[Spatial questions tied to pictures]

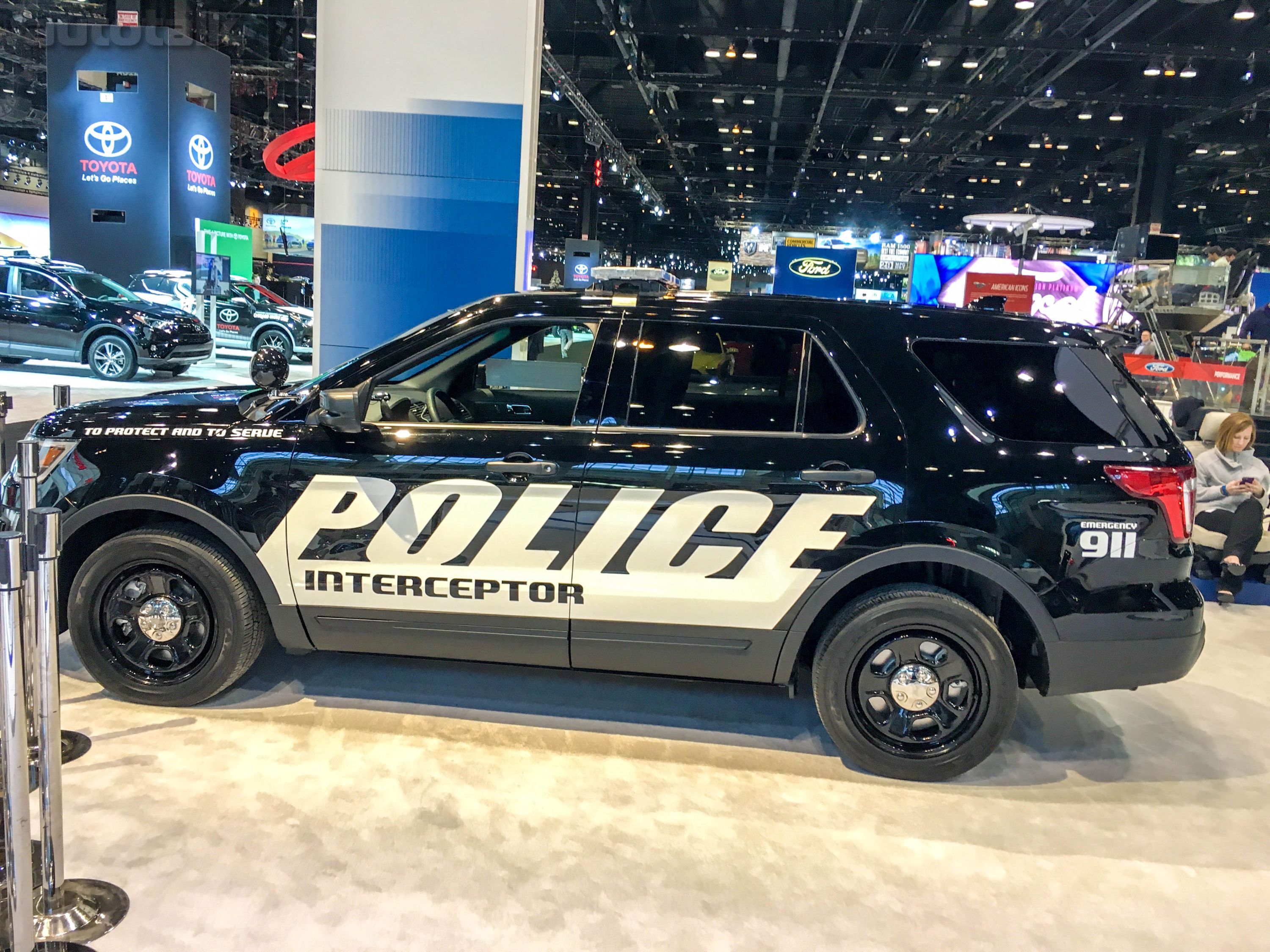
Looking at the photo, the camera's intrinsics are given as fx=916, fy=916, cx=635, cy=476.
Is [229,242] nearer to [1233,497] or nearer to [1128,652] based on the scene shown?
[1233,497]

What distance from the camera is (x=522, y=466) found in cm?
339

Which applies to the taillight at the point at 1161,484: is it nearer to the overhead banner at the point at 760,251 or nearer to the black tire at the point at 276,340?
the overhead banner at the point at 760,251

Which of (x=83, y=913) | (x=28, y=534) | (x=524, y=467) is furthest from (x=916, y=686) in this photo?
(x=28, y=534)

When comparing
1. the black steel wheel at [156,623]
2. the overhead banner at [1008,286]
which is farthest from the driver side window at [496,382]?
the overhead banner at [1008,286]

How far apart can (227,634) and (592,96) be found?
19633mm

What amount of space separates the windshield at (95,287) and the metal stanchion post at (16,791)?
13.0 metres

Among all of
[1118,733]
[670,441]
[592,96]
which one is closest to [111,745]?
[670,441]

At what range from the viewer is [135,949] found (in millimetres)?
2352

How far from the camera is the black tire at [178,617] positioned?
3613 mm

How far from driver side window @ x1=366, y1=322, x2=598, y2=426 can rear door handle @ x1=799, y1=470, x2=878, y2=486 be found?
3.05ft

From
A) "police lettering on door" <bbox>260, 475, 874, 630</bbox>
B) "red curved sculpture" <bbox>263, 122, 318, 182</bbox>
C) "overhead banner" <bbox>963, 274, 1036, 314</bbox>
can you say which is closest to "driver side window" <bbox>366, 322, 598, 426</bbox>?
"police lettering on door" <bbox>260, 475, 874, 630</bbox>

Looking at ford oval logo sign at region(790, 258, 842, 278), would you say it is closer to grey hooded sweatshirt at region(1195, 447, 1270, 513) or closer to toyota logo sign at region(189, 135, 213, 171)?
toyota logo sign at region(189, 135, 213, 171)

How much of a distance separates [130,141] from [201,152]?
1171 millimetres

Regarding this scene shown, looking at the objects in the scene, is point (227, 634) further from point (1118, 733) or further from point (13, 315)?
point (13, 315)
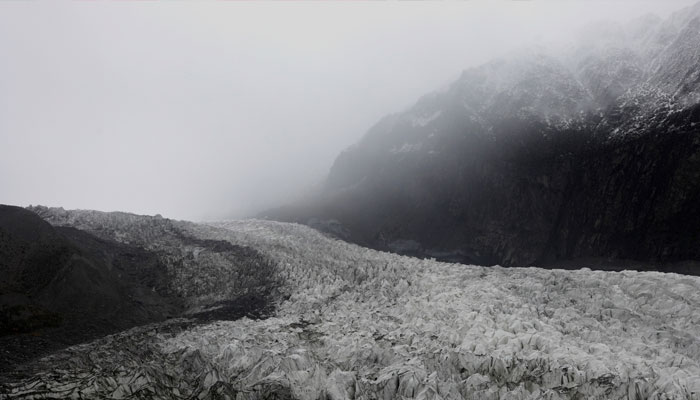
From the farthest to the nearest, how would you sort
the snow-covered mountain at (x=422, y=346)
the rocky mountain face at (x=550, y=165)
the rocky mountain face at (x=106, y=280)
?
the rocky mountain face at (x=550, y=165)
the rocky mountain face at (x=106, y=280)
the snow-covered mountain at (x=422, y=346)

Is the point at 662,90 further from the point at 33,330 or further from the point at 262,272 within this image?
the point at 33,330

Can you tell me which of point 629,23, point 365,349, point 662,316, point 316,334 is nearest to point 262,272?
point 316,334

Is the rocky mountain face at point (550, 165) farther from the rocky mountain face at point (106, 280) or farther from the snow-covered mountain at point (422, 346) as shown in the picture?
the rocky mountain face at point (106, 280)

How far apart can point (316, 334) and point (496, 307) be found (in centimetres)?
890

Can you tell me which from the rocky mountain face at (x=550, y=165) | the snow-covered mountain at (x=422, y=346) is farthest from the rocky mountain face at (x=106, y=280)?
the rocky mountain face at (x=550, y=165)

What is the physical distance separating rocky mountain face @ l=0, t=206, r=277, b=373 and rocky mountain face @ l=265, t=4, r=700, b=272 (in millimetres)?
36854

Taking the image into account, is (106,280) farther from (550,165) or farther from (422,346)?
(550,165)

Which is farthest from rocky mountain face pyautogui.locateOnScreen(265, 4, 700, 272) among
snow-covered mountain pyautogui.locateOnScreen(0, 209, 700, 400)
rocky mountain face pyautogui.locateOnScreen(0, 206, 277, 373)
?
rocky mountain face pyautogui.locateOnScreen(0, 206, 277, 373)

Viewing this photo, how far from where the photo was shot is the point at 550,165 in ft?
209

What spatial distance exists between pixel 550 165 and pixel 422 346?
166ft

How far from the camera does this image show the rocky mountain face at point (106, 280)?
805 inches

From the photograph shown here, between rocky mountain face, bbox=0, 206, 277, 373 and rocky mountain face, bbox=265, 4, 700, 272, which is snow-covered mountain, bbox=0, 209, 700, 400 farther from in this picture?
rocky mountain face, bbox=265, 4, 700, 272

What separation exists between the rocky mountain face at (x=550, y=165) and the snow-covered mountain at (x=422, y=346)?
30691 millimetres

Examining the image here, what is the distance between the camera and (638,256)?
51656 millimetres
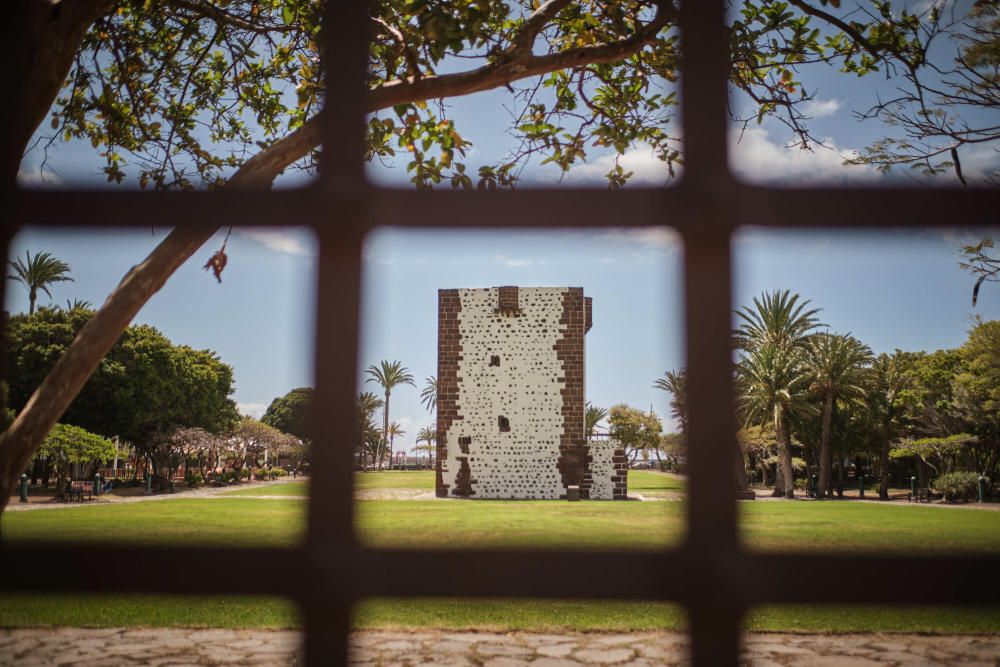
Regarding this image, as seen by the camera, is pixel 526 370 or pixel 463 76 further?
pixel 526 370

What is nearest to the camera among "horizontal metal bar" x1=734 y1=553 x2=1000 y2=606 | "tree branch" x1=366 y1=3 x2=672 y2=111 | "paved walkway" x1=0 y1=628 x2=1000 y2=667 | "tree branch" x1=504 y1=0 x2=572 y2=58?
"horizontal metal bar" x1=734 y1=553 x2=1000 y2=606

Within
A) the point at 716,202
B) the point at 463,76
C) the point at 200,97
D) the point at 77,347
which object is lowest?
the point at 77,347

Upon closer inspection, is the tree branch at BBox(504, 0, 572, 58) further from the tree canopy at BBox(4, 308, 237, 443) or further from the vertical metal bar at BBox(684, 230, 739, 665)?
the tree canopy at BBox(4, 308, 237, 443)

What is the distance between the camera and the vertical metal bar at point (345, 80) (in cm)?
73

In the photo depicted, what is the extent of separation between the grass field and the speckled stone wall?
252 inches

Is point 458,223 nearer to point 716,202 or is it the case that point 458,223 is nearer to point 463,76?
point 716,202

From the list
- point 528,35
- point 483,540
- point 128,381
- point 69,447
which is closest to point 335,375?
point 528,35

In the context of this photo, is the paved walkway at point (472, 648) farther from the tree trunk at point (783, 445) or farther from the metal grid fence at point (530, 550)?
the tree trunk at point (783, 445)

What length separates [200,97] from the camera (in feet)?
14.1

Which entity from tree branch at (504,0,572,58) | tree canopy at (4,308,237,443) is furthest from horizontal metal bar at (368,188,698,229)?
tree canopy at (4,308,237,443)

▶ Goal
Copy out the lines of the items exactly, starting at the line containing "What length separates" and continuing through the end of the items.

▶ Exercise answer
What length separates [200,97] from the camera (in feet)?
14.1

Which entity from tree branch at (504,0,572,58) | tree canopy at (4,308,237,443) is furthest from horizontal metal bar at (368,188,698,229)?
tree canopy at (4,308,237,443)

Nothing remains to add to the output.